* _TEXTE FOURNI_:
'''

Réalisateur : William Oldroyd
Avec : Thomasin McKenzie, Anne Hathaway, Shea Whigham, Marin Ireland,...
Distributeur : -
Budget : -
Genre : Drame, Thriller.
Nationalité : Américain.
Durée : 1h38min

Synopsis :
Dans les années 60, une jeune femme d'une vingtaine d'années travaille dans une prison pour homme aux abords de Boston est impliquée dans un crime étrange.




Critique :



La faute à une bande annonce pas franchement engageante (et une sortie en catimini par la case VOD, après un accueil public assez glacial sur ses terres en fin d'année dernière), Eileen de William Oldroyd avait tout, sur le papier, du total package du thriller/drame psychologique tellement calibré que rien ne dépasse du cadre, pas même une hypothétique excentricité qui aurait tout du risque savamment calculé.

Une fausse impression que vient intelligemment corrigé la vision du film, adaptation du roman éponyme d'Ottessa Moshfegh, qui ne cherche pas tant à révolutionner le genre dans ses tressaillements passionnels et sa tension, qu'à engager un vrai jeu ludique avec son auditoire, l'intimant presque à deviner quelle direction il s'apprête à prendre après chacun de ses rebondissements - et ce sans jamais prendre les contours du film qui se pense/sait plus malin que ceux qui le regarde.

'''

* _DONNÉES FOURNIES_:
'''

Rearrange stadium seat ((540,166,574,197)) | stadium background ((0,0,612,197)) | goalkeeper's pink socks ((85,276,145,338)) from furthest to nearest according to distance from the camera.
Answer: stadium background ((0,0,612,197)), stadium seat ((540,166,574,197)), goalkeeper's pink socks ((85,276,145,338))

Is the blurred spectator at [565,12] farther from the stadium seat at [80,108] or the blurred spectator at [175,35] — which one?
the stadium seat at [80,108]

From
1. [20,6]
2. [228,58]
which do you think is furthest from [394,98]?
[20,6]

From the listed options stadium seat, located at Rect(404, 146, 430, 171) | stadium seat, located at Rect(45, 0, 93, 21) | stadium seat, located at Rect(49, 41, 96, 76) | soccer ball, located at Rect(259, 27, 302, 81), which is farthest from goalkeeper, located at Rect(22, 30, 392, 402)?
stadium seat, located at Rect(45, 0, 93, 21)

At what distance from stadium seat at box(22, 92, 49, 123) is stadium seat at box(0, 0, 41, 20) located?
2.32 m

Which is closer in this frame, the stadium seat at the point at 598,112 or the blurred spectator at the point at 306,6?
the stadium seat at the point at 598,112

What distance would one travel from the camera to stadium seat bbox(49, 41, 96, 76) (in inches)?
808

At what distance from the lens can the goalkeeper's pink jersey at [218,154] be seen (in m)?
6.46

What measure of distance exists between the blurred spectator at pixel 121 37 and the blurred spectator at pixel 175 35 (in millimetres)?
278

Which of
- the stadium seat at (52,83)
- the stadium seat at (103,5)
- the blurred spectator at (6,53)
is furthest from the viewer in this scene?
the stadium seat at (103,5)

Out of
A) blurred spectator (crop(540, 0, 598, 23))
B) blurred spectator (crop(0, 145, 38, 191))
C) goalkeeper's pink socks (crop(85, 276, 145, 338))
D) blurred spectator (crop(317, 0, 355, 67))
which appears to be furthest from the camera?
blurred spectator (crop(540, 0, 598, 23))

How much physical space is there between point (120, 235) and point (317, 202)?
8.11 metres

'''

* _TRAVAIL À FAIRE_:
a) Répondez à ces questions d'après le texte sur le film Eileen :
(i) Quelle est la durée du film ?
(ii) À quelle décennie se déroule l'histoire, selon le synopsis ?
(iii) De quelle œuvre le film est-il l'adaptation ?
b) Reproduisez fidèlement le passage du texte sur le film Eileen situé entre «La faute à une» et «risque savamment calculé.», ces deux bornes comprises.
c) Poursuivez le texte sur le film Eileen à partir de sa dernière phrase.

* _CORRIGÉ DES EXERCICES_:
a)
(i) 1h38min.
(ii) Les années 60.
(iii) Du roman éponyme d'Ottessa Moshfegh.

b)
La faute à une bande annonce pas franchement engageante (et une sortie en catimini par la case VOD, après un accueil public assez glacial sur ses terres en fin d'année dernière), Eileen de William Oldroyd avait tout, sur le papier, du total package du thriller/drame psychologique tellement calibré que rien ne dépasse du cadre, pas même une hypothétique excentricité qui aurait tout du risque savamment calculé.

c)
Copyright Jeong Park

Catapulté dans le Boston des 60s, l'histoire s'attache à la rencontre puis à la relation intime entre la commis d'une prison locale, Eileen, et l'ultra-glamour Rebecca, la première étant littéralement obsédé par la seconde, à tel point qu'il devient presque difficile de dire si elle veut simple être avec Rebecca, ou être Rebecca.
Très vite, les deux femmes se laissent tenter par l'idée de suivre les pires pulsions de l'autre, jusqu'à ce qu'elles se retrouvent complètement dépassées par celles-ci...

Du cousu de fil blanc en apparence, mais que le scénario, tout comme la mise en scène et sa direction d'acteurs (tous les comédiens, impliqués, sont sur la corde raide, d'une Thomasin McKenzie imposante à une Anne Hathaway merveilleusement vénéneuse et hitchcockienne), garde le plus tendu, sec et opaque possible, tirant pleinement sa force dans sa concision, dans son incroyable souci du moindre détail, dans la douce ironie macabre qui se loge dans le point de vue subjectif et ambivalent de sa figure centrale, qui permet au cinéaste de brasser de nombreux thèmes fascinant (dynamique de pouvoir, traumatisme et dysfonctionnement familial,...)

Copyright NEON

Thriller pulp sauce jeu du chat et de la souris psychologique et psychosexuel, Eileen, qui aurait sans doute (du chipotage) mérité un peu plus d'éclat dans sa conclusion, n'en reste pas moins un vrai bout de cinéma malicieux et dérangeant aux jolies nuances gothiques, gentiment dans l'ombre d'Hitchcock et Todd Haynes, et dont la dénonciation sourde des ravages du patriarcat et de l'oppression féminine, fait bien plus de boucan que du côté d'un cinéma dit plus populaire (coucou Barbie).